__WHAT IS EXPECTED__.
Rewrite everything in the records from the line containing "- pixel 493 498" down to the line containing "3.77 metres", both included, shifting every number in the answers (the coordinates and the distance) by -95. Keep the requests unchanged.
━━━━━ SUPPLIED INFORMATION ━━━━━
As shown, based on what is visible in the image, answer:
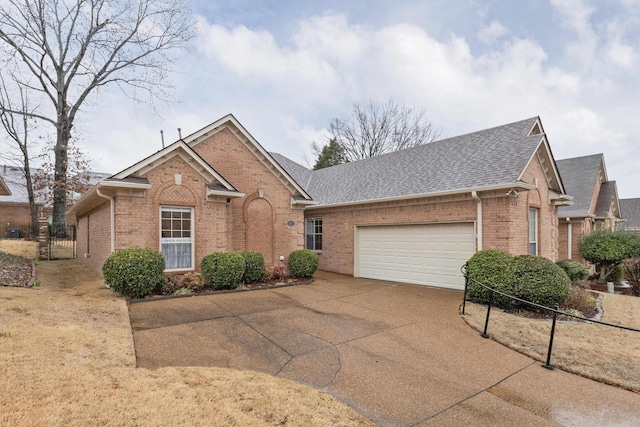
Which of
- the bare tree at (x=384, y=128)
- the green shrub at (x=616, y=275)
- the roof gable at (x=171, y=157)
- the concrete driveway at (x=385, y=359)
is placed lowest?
the green shrub at (x=616, y=275)

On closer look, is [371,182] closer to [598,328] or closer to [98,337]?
[598,328]

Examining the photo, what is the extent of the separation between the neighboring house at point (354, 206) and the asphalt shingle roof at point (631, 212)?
2754 centimetres

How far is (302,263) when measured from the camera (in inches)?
468

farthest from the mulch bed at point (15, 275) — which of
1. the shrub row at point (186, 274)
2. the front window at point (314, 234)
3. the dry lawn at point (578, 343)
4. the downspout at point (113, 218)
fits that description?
the dry lawn at point (578, 343)

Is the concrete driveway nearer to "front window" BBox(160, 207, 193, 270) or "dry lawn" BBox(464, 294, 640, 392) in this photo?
"dry lawn" BBox(464, 294, 640, 392)

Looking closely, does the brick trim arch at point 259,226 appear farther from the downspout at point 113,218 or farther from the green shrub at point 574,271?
the green shrub at point 574,271

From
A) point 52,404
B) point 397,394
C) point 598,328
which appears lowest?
point 598,328

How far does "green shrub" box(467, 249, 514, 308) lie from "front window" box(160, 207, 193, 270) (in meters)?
8.28

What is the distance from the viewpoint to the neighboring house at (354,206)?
952 centimetres

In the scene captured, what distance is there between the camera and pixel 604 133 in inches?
765

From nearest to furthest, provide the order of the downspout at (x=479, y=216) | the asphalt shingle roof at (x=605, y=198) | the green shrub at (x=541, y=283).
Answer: the green shrub at (x=541, y=283)
the downspout at (x=479, y=216)
the asphalt shingle roof at (x=605, y=198)

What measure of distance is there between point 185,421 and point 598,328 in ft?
29.2

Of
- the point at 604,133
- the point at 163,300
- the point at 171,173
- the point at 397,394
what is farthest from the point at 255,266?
the point at 604,133

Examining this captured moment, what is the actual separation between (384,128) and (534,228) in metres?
22.0
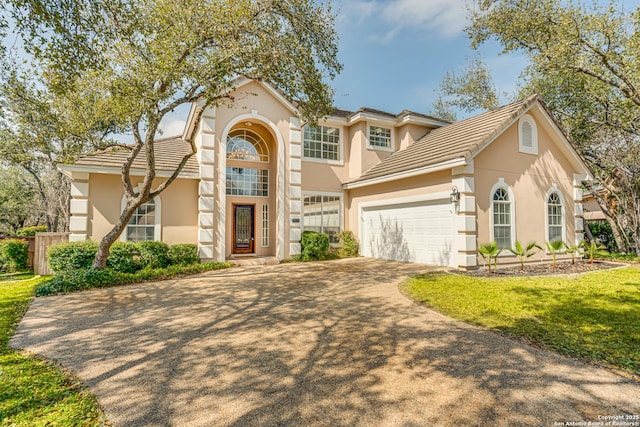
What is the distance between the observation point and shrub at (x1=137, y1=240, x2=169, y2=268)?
1109 centimetres

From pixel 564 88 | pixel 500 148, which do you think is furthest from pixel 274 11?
pixel 564 88

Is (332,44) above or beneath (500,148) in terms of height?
above

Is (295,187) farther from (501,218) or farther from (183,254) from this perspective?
(501,218)

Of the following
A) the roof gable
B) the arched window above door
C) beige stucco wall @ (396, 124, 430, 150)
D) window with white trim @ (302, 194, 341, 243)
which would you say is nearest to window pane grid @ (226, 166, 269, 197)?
the arched window above door

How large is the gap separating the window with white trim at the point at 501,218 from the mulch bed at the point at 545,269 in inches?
38.6

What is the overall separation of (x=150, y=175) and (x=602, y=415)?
10729mm

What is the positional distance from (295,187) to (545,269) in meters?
10.2

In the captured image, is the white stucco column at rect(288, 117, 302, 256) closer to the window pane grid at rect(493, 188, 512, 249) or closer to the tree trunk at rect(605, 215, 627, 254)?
the window pane grid at rect(493, 188, 512, 249)

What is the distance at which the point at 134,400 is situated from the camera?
3.26 metres

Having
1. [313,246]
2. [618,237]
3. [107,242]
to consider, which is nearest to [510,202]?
[313,246]

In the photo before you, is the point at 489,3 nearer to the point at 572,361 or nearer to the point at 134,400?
the point at 572,361

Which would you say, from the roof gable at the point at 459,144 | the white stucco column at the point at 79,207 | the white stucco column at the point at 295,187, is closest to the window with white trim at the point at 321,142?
the white stucco column at the point at 295,187

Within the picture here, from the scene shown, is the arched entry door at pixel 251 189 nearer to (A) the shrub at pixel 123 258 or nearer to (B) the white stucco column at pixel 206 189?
(B) the white stucco column at pixel 206 189

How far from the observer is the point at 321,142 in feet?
53.6
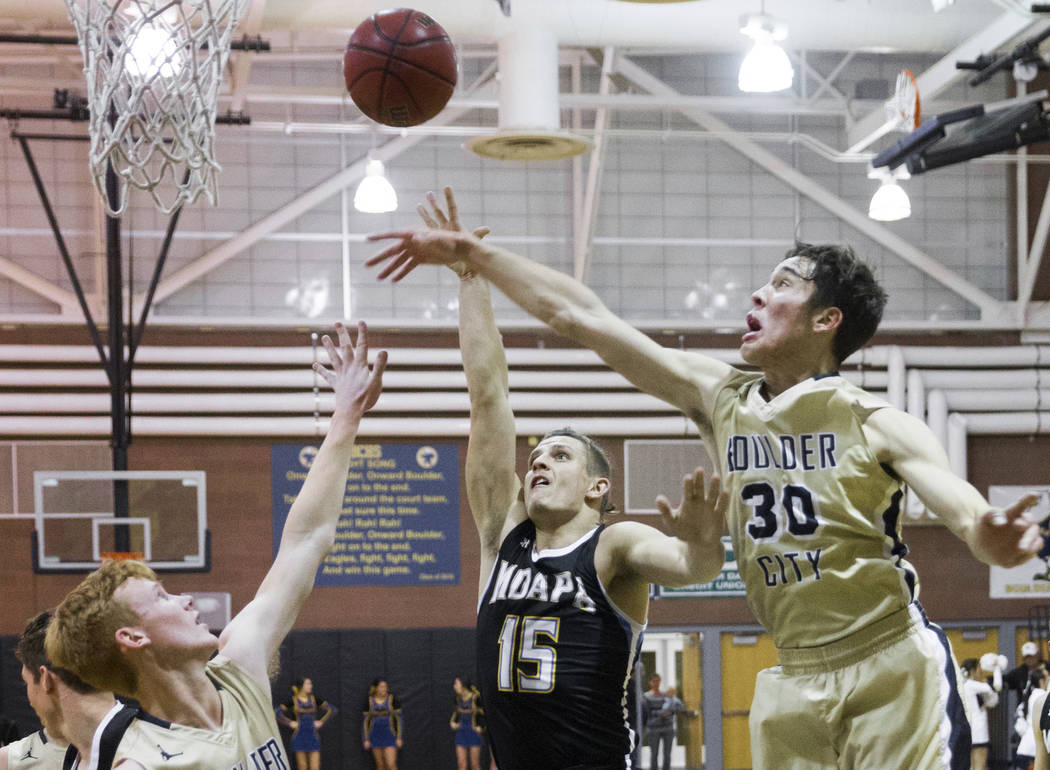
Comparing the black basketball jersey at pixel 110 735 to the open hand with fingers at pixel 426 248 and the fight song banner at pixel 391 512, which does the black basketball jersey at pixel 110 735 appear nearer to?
the open hand with fingers at pixel 426 248

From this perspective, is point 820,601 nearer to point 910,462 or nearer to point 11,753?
point 910,462

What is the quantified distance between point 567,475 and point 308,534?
3.37 ft

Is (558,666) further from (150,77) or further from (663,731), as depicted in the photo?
(663,731)

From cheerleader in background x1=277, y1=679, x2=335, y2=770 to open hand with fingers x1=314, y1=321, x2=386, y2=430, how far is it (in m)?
12.0


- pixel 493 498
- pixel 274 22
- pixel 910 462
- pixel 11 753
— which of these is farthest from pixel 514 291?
pixel 274 22

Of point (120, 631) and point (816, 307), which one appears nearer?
point (120, 631)

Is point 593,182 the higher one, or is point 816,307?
point 593,182

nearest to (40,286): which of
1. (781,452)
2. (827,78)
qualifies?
(827,78)

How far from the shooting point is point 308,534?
3.77 metres

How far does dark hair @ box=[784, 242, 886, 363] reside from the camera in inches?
154


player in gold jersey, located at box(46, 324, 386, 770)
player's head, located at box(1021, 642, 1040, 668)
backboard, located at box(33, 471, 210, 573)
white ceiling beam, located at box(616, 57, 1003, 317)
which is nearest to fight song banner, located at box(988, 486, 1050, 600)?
player's head, located at box(1021, 642, 1040, 668)

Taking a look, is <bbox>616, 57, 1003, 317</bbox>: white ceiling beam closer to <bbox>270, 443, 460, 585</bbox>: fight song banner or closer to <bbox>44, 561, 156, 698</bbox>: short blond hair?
<bbox>270, 443, 460, 585</bbox>: fight song banner

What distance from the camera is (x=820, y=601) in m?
3.66

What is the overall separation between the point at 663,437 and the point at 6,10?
9325 mm
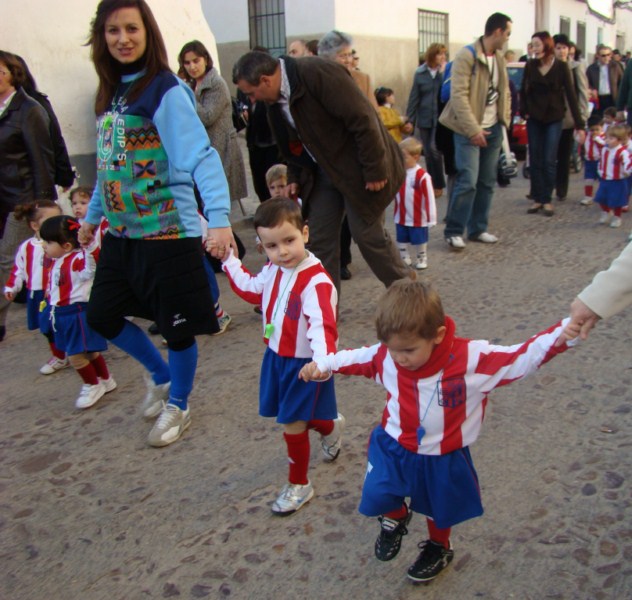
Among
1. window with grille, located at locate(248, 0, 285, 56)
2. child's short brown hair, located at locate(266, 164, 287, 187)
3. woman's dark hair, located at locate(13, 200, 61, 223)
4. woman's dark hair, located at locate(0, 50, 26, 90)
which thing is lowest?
woman's dark hair, located at locate(13, 200, 61, 223)

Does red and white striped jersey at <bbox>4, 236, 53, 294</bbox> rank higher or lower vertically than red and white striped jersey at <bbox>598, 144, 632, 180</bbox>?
lower

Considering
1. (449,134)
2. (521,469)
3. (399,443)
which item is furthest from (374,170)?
(449,134)

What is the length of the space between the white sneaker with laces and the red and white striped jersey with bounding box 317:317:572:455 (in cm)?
162

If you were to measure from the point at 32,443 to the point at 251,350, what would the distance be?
151cm

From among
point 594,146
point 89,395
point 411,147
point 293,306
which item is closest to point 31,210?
point 89,395

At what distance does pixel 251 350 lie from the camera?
185 inches

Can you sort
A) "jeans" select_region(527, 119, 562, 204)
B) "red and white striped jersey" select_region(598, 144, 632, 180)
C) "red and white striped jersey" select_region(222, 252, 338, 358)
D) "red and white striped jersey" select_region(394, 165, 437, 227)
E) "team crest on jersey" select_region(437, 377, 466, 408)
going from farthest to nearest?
"jeans" select_region(527, 119, 562, 204) < "red and white striped jersey" select_region(598, 144, 632, 180) < "red and white striped jersey" select_region(394, 165, 437, 227) < "red and white striped jersey" select_region(222, 252, 338, 358) < "team crest on jersey" select_region(437, 377, 466, 408)

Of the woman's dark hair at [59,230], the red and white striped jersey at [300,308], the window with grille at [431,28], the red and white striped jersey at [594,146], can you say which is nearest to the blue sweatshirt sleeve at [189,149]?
the red and white striped jersey at [300,308]

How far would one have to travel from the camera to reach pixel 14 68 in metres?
5.20

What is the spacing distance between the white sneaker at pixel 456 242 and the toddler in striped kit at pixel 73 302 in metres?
3.78

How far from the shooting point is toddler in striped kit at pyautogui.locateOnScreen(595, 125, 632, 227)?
24.1ft

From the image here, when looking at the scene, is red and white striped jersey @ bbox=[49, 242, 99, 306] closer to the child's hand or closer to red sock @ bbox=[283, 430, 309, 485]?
red sock @ bbox=[283, 430, 309, 485]

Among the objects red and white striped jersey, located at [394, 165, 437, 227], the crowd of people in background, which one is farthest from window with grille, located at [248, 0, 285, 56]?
red and white striped jersey, located at [394, 165, 437, 227]

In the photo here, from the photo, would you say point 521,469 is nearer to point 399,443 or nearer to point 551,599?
point 551,599
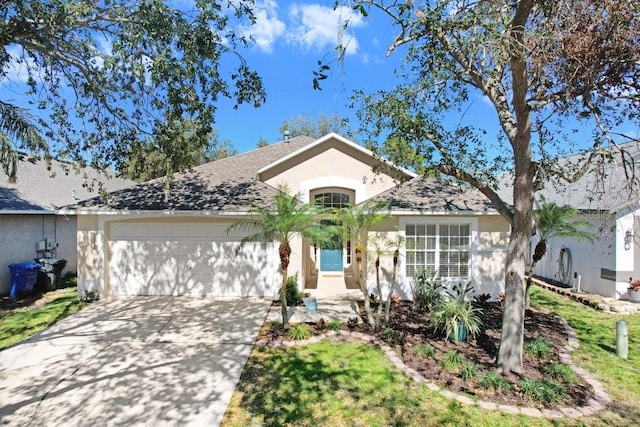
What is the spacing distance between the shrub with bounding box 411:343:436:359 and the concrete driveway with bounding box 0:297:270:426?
3.80 m

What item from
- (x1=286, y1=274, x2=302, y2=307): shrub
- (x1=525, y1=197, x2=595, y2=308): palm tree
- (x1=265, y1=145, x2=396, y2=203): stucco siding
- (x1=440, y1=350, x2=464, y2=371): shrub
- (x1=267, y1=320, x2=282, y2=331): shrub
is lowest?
(x1=440, y1=350, x2=464, y2=371): shrub

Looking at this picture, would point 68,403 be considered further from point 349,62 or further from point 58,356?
point 349,62

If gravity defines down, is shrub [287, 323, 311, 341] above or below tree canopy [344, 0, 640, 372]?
below

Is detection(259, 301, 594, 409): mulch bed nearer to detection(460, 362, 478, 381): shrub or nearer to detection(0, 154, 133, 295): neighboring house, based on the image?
detection(460, 362, 478, 381): shrub

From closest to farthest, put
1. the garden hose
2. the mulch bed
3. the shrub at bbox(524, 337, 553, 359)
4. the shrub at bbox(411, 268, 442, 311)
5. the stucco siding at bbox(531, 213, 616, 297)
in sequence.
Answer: the mulch bed, the shrub at bbox(524, 337, 553, 359), the shrub at bbox(411, 268, 442, 311), the stucco siding at bbox(531, 213, 616, 297), the garden hose

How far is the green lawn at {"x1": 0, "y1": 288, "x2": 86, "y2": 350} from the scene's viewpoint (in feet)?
30.4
━━━━━
__TASK OUTPUT__.
- pixel 493 498
- pixel 274 22
- pixel 910 462
- pixel 11 753
— which of these is farthest from pixel 514 291?
pixel 179 -73

Of point (120, 631) and point (816, 307), which one appears nearer?
point (25, 536)

Is point 593,182 the higher one, or is point 816,307?
point 498,87

nearest to (40,286): which of
1. (781,452)
2. (827,78)
qualifies?
(732,-17)

How far from the shooting point is point 308,534?
-91.23 metres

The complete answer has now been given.